During a recent Inside Analysis webinar, Wayne Eckerson, founder of the BI Leadership Forum, and Ken Rudin, director of analytics at Facebook, discussed how companies should approach analytics. I found three of their points particularly interesting.

  1. Focus on impact not insights. Analytics organizations and analysts need to promote the importance of measuring the right business components to achieve meaningful results. It’s more effective to track results tied to your business strategy than to make observations about the data.
  2. Focus on the questions you want answered not the answers. In order to get the right data, focus more on what questions to ask rather than the answers you receive. In other words, if you ask the right questions, you gain greater insight into your customers.
  3. Be an analytics evangelist not an oracle. Good analysts need to understand the business they support. You need to be able to influence and, in some cases, sell leadership on new approaches and strategies. Rudin recommends embedding analysts in the lines of business instead of a centralized organization that operates from the outside.

Building an Analytics Team

Rudin also discussed how he’s building a strong analyst team at Facebook. When hiring from the outside, he asks candidates to:

  • Prove their business savvy, technical abilities, and sales/communication skills
  • Describe a former employer’s strategy and business model
  • Explain a sophisticated analysis they’ve completed
  • Share an example where they showed leadership, either personally or professionally 

Since the market is tight for skilled analysts, Rudin also developed a two-week embedded, immersion program to create analysts.
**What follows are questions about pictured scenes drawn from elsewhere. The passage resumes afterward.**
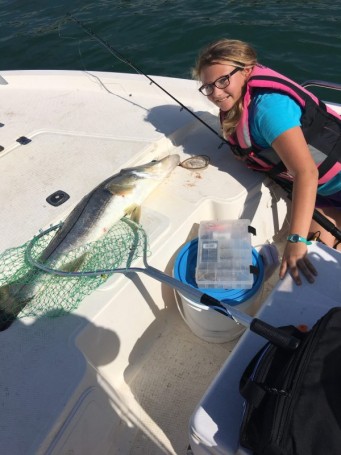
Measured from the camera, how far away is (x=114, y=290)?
2305 mm

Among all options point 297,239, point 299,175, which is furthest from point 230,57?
point 297,239

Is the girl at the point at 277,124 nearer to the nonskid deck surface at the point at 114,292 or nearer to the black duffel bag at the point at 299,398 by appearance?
the nonskid deck surface at the point at 114,292

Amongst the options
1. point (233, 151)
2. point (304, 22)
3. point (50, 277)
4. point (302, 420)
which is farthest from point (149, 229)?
point (304, 22)

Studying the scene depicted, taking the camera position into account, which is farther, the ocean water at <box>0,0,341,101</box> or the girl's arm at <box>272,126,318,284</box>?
A: the ocean water at <box>0,0,341,101</box>

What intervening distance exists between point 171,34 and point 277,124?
6537 mm

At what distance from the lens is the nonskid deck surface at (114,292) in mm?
1911

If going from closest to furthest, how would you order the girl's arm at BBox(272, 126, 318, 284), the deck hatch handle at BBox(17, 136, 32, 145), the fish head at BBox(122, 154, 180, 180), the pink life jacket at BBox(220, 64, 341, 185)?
the girl's arm at BBox(272, 126, 318, 284), the pink life jacket at BBox(220, 64, 341, 185), the fish head at BBox(122, 154, 180, 180), the deck hatch handle at BBox(17, 136, 32, 145)

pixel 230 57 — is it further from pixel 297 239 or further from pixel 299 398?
pixel 299 398

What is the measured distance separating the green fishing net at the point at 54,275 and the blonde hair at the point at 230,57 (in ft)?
3.71

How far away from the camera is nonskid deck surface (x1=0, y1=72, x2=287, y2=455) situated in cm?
191

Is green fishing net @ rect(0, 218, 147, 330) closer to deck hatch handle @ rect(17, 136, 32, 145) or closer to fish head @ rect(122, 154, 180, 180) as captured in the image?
fish head @ rect(122, 154, 180, 180)

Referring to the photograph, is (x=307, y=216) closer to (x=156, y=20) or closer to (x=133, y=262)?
(x=133, y=262)

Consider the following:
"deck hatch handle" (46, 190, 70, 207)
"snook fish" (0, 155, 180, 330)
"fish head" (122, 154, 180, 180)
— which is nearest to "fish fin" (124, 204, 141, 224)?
"snook fish" (0, 155, 180, 330)

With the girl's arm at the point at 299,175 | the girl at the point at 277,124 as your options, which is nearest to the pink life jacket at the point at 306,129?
the girl at the point at 277,124
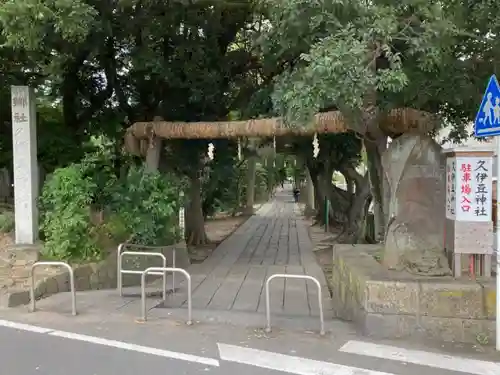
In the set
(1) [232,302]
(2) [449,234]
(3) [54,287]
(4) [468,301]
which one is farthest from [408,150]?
(3) [54,287]

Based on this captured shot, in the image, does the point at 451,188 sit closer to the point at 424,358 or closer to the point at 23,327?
the point at 424,358

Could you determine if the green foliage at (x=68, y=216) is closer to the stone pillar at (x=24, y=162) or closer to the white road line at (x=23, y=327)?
the stone pillar at (x=24, y=162)

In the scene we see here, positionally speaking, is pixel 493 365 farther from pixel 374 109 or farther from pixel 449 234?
pixel 374 109

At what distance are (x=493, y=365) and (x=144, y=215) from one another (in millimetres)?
7848

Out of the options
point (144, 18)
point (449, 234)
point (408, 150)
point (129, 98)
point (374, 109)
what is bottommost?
point (449, 234)

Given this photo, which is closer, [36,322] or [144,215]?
[36,322]

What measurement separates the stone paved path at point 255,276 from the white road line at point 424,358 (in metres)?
2.52

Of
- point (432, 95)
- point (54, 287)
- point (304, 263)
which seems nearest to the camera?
point (432, 95)

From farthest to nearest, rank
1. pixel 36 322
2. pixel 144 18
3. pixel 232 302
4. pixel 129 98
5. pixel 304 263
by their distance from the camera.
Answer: pixel 129 98 < pixel 304 263 < pixel 144 18 < pixel 232 302 < pixel 36 322

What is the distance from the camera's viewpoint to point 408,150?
662 centimetres

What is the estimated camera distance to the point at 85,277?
30.4ft

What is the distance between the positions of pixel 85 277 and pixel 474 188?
6761 mm

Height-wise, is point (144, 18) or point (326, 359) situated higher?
point (144, 18)

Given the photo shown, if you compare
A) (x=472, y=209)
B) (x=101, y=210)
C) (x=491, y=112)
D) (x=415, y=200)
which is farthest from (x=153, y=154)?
(x=491, y=112)
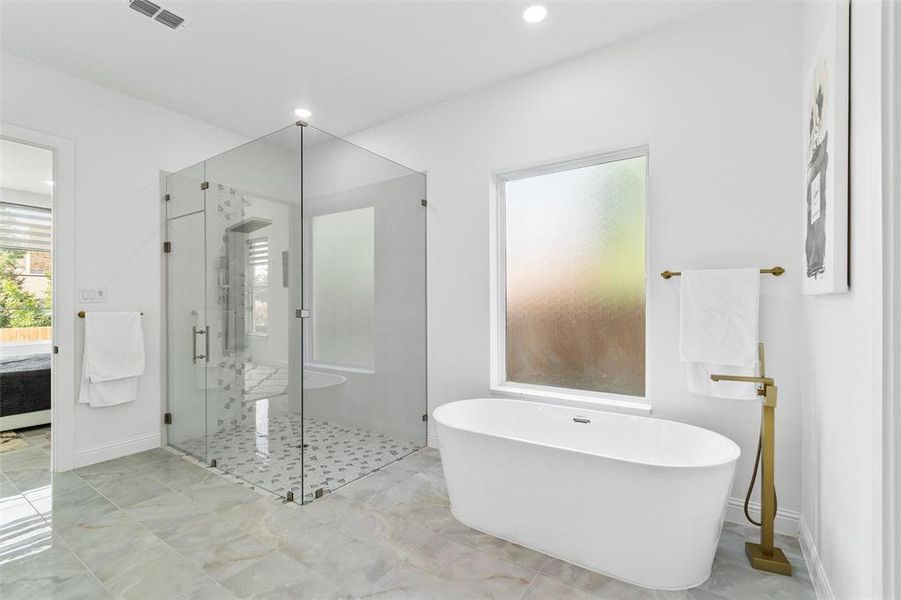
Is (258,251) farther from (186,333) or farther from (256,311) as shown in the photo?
(186,333)

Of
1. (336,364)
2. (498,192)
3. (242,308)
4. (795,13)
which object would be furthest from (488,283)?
(795,13)

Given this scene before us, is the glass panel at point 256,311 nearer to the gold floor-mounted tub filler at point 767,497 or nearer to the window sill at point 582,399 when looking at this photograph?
the window sill at point 582,399

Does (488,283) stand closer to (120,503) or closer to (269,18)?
(269,18)


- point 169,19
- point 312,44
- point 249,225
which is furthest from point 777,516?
point 169,19

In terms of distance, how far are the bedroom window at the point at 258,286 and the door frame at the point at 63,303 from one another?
1.29 metres

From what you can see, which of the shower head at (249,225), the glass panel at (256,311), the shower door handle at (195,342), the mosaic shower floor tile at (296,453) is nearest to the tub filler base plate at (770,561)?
the mosaic shower floor tile at (296,453)

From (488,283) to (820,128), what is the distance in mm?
1932

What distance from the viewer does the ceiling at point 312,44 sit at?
2281mm

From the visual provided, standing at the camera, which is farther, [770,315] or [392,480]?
[392,480]

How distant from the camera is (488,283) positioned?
3.06 metres

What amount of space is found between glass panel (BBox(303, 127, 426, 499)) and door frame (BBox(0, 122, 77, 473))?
1.75 metres

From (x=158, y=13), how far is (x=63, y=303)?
6.62 feet

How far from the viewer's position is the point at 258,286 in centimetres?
273

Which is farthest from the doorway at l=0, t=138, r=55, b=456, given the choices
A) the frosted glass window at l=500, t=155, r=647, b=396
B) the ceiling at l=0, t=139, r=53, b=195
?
the frosted glass window at l=500, t=155, r=647, b=396
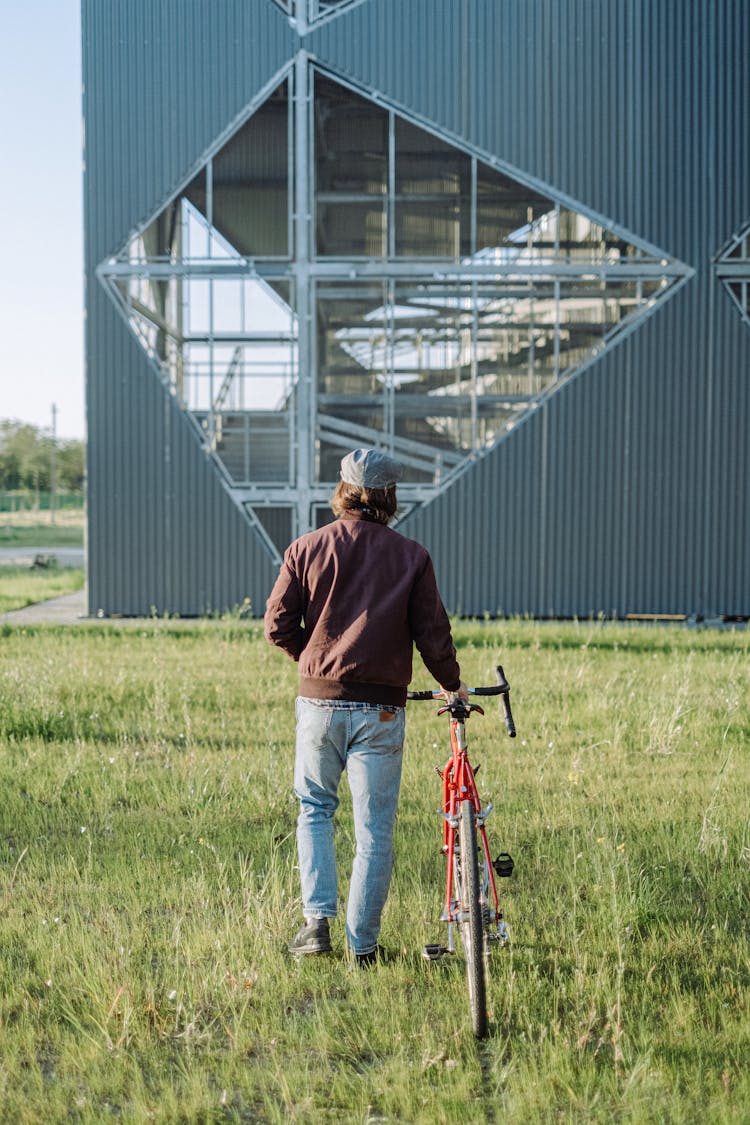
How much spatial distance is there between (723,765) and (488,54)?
1245cm

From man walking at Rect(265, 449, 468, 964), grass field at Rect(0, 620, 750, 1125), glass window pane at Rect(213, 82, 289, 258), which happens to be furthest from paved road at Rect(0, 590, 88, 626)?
man walking at Rect(265, 449, 468, 964)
The program develops the analytics skills of current employees who are already comfortable working with data, such as product managers. 

What are your thoughts on where analysts should reside in an organization? Should they be a part of the division or line of business they support? Can they be effective as part of an external organization that offers a service?

How do you attract and retain strong analysts? How do your analysts impact the growth of your business?